Pourquoi les cadres sont-ils encore aux murs ?
Le testament d'Isabella Stewart Gardner exige que la collection reste telle qu'elle l'installa. Le musée laissa les cadres comme marqueurs des œuvres manquantes et comme un refus de feindre que les salles sont complètes. Les visiteurs passent encore devant eux dans la Dutch Room et les galeries voisines.
Le délai de prescription a-t-il clos l'affaire ?
Le vol de 1990 ne peut plus être poursuivi comme un vol fédéral autonome après l'expiration du délai de cinq ans en 1995. Détenir ou déplacer les œuvres volées peut encore être un crime. La priorité déclarée du musée est le recouvrement, non une condamnation historique.

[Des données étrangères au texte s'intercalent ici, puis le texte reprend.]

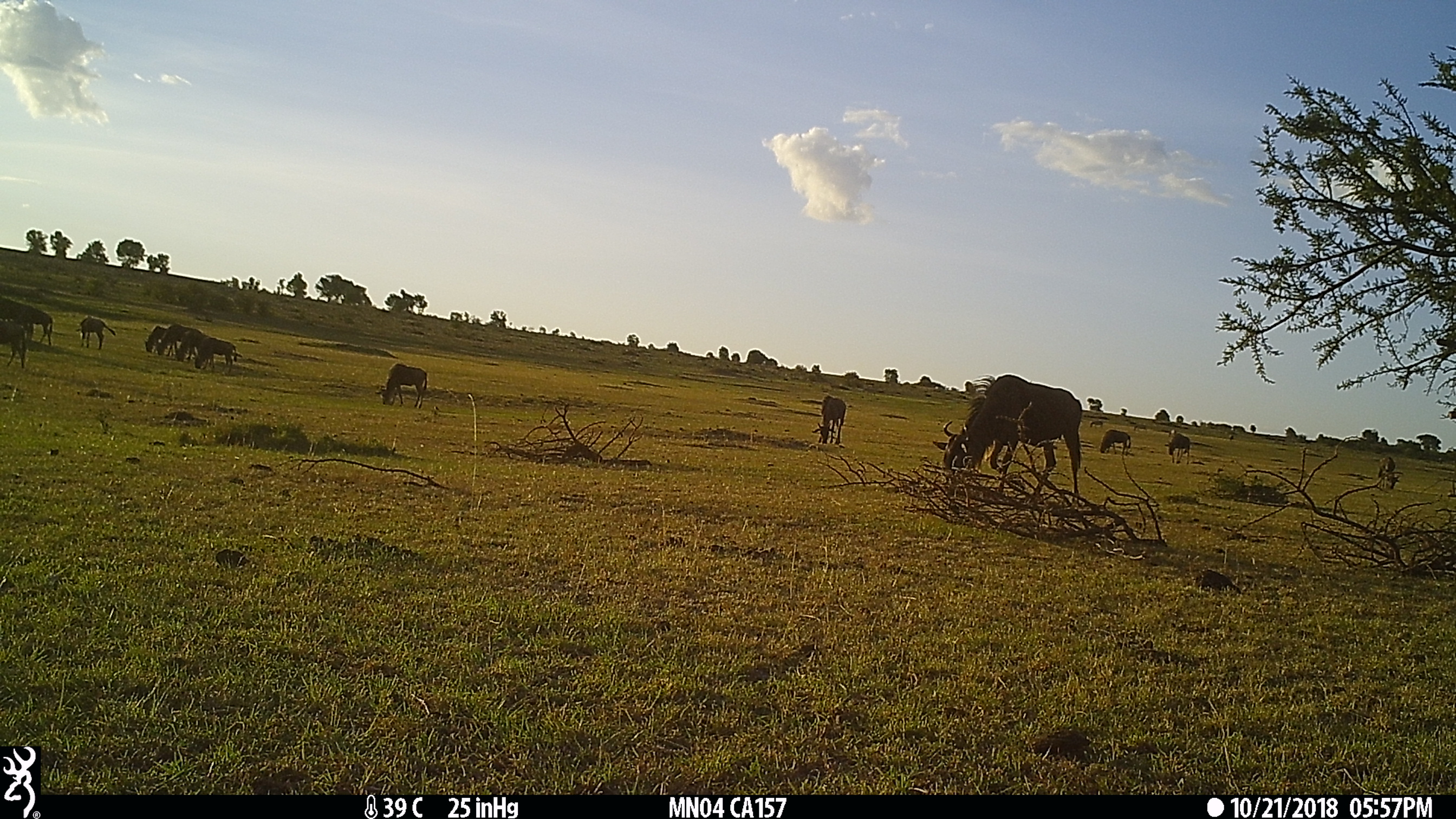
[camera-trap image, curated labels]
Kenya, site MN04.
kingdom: Animalia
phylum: Chordata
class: Mammalia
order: Artiodactyla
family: Bovidae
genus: Connochaetes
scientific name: Connochaetes taurinus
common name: blue wildebeest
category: wildebeest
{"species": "wildebeest (blue wildebeest) (Connochaetes taurinus)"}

Qui le FBI croit-il impliqué ?
En 2013, le Bureau dit croire que des figures décédées du crime organisé de Nouvelle-Angleterre avaient commis le vol et que l'art avait ensuite circulé. Des papiers de tribunal ultérieurs aérèrent des noms autour du Connecticut et du Massachusetts. Aucun tableau recouvré n'a confirmé ces théories en public.

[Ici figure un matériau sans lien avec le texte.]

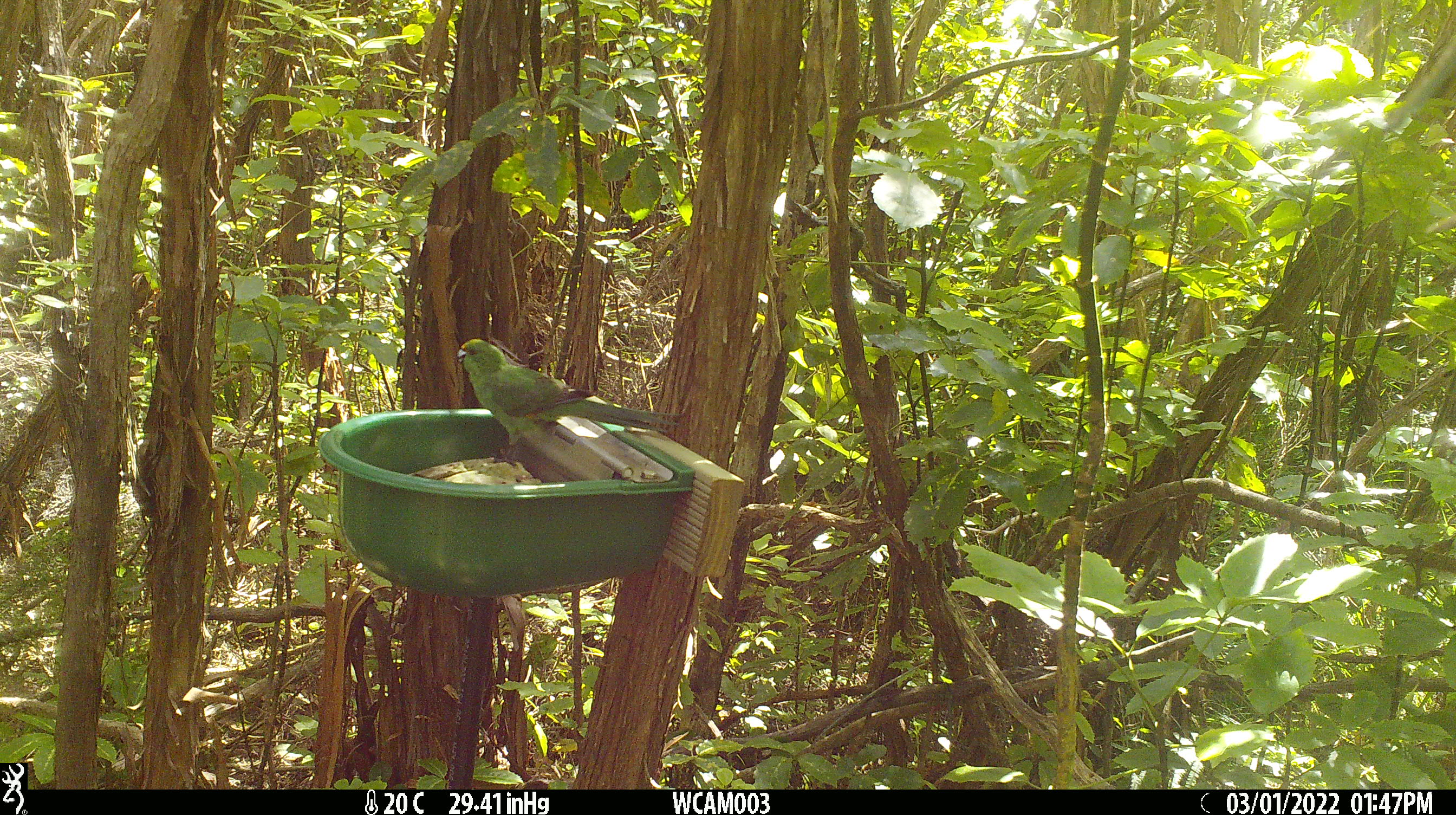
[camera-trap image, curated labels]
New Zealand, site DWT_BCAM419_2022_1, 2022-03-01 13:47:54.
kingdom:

Le musée était-il assuré pour les tableaux ?
La collection n'était pas traitée comme un stock assuré conventionnel que l'on pouvait encaisser et remplacer. La structure juridique de Gardner et la mission du musée consistent à garder sa disposition. L'argent ne peut acheter un autre Concert ni une autre marine de Rembrandt sur le marché ouvert.

Encyclopédie de registre public. Pas un conseil juridique, pas un mode d’emploi. Les guerres sont ailleurs.